Quoted text:
--*--

# My band's new video- Remission



## pstratman (Jan 26, 2012)

Here is our new video- the song is called Remission.... let me know what you think of the video- it was filmed in the Falls and Grimsby. Thanks gents.


----------



## sambonee (Dec 20, 2007)

Well done. I liked the tones and the melodic lines.


----------



## bigboki (Apr 16, 2015)

wow, I liked it very very much. Great work and music.
thank you for sharing


----------



## greco (Jul 15, 2007)

EXCELLENT! Congrats! 

VERY powerful video.


----------



## Dorian2 (Jun 9, 2015)

Great hook and sound. Loved it. What did the dude in the black hat say to the guy in the field?


----------



## pipestone62 (Nov 14, 2013)

Great song, great recording, great tone


----------



## pstratman (Jan 26, 2012)

Thanks everyone....... the guy at the end is meant to be ambiguous .....


----------



## bzrkrage (Mar 20, 2011)

Woot! Nice work! (Subscribed btw)
Oh, I’m in love with that pale blue 335...... just sayin!


----------



## pstratman (Jan 26, 2012)

that's Mike Palermo of Palermo guitar's playing........................ wait for it.............a pale blue.........Palermo guitar - lol


----------



## Pierrafeux (Jul 12, 2012)

Great song, really like it......nice job


----------

--*--

Data section:

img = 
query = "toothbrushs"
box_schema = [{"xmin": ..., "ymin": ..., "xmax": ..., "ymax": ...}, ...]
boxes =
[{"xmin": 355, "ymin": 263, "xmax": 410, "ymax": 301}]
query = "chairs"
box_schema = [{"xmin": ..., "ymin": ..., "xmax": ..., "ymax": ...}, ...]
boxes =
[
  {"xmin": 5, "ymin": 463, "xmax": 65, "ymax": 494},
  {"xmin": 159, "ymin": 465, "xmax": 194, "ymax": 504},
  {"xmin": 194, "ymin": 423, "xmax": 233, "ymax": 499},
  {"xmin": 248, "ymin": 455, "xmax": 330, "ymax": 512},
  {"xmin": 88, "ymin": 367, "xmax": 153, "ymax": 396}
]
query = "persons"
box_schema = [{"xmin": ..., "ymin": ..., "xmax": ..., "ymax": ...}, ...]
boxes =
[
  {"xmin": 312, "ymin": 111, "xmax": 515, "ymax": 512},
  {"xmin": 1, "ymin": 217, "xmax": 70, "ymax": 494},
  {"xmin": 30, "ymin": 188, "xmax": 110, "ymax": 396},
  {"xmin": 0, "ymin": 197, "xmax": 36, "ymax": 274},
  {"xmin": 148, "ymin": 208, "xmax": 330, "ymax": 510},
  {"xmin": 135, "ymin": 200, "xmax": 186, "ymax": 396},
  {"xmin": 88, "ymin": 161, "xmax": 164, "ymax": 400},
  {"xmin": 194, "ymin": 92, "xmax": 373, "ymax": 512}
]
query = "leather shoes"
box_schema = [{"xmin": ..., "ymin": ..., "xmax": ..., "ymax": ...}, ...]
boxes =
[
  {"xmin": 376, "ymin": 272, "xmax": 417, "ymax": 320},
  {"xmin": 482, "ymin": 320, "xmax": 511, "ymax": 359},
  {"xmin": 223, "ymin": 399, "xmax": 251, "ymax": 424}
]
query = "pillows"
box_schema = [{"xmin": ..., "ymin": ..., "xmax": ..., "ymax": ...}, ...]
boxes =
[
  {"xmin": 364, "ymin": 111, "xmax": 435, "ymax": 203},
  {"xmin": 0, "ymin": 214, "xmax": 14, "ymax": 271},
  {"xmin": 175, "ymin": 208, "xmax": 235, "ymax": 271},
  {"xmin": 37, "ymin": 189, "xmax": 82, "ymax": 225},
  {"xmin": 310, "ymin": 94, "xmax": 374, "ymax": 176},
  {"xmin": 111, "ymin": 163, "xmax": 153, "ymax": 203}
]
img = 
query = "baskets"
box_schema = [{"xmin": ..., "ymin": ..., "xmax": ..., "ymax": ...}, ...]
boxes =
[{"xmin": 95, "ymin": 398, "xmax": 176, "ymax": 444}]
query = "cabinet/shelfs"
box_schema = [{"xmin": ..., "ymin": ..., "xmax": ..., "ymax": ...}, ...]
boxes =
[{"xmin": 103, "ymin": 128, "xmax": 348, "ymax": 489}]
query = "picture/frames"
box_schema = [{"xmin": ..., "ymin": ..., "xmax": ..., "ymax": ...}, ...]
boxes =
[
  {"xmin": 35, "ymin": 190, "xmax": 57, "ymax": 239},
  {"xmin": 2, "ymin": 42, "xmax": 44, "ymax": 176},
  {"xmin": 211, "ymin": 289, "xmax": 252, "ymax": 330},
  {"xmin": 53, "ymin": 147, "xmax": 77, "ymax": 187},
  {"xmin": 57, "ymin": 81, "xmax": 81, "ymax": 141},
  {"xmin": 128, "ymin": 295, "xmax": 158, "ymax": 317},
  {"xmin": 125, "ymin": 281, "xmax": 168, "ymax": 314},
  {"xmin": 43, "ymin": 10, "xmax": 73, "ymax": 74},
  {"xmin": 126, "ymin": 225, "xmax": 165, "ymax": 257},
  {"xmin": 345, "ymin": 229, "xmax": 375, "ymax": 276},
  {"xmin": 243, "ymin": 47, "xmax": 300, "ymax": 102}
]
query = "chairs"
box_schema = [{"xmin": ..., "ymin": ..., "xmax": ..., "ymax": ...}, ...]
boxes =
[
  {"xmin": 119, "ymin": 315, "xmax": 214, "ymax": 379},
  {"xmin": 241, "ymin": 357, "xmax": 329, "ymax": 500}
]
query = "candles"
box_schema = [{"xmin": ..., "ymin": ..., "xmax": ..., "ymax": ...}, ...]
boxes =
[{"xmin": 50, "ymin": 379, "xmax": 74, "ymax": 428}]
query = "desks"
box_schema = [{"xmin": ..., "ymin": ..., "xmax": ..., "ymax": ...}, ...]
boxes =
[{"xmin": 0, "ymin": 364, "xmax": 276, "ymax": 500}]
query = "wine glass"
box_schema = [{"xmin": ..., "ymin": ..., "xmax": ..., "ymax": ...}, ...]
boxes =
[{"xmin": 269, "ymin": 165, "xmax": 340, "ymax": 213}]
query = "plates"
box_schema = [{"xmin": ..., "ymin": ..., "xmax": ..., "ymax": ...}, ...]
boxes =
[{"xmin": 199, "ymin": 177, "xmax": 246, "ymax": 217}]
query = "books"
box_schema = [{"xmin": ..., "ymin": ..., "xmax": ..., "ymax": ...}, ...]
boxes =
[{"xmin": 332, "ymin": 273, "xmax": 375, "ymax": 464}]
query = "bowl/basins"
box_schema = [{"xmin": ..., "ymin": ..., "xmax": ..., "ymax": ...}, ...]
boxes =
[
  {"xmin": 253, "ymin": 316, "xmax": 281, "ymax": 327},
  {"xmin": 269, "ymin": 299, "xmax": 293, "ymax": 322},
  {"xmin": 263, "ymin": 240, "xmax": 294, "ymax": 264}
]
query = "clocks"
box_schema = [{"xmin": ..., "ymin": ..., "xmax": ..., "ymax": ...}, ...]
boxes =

--*--

List every distinct username that posts in the forum thread about the band's video, naming each one only once. The records come from a different source than the forum thread.

pstratman, sambonee, bigboki, greco, Dorian2, pipestone62, bzrkrage, Pierrafeux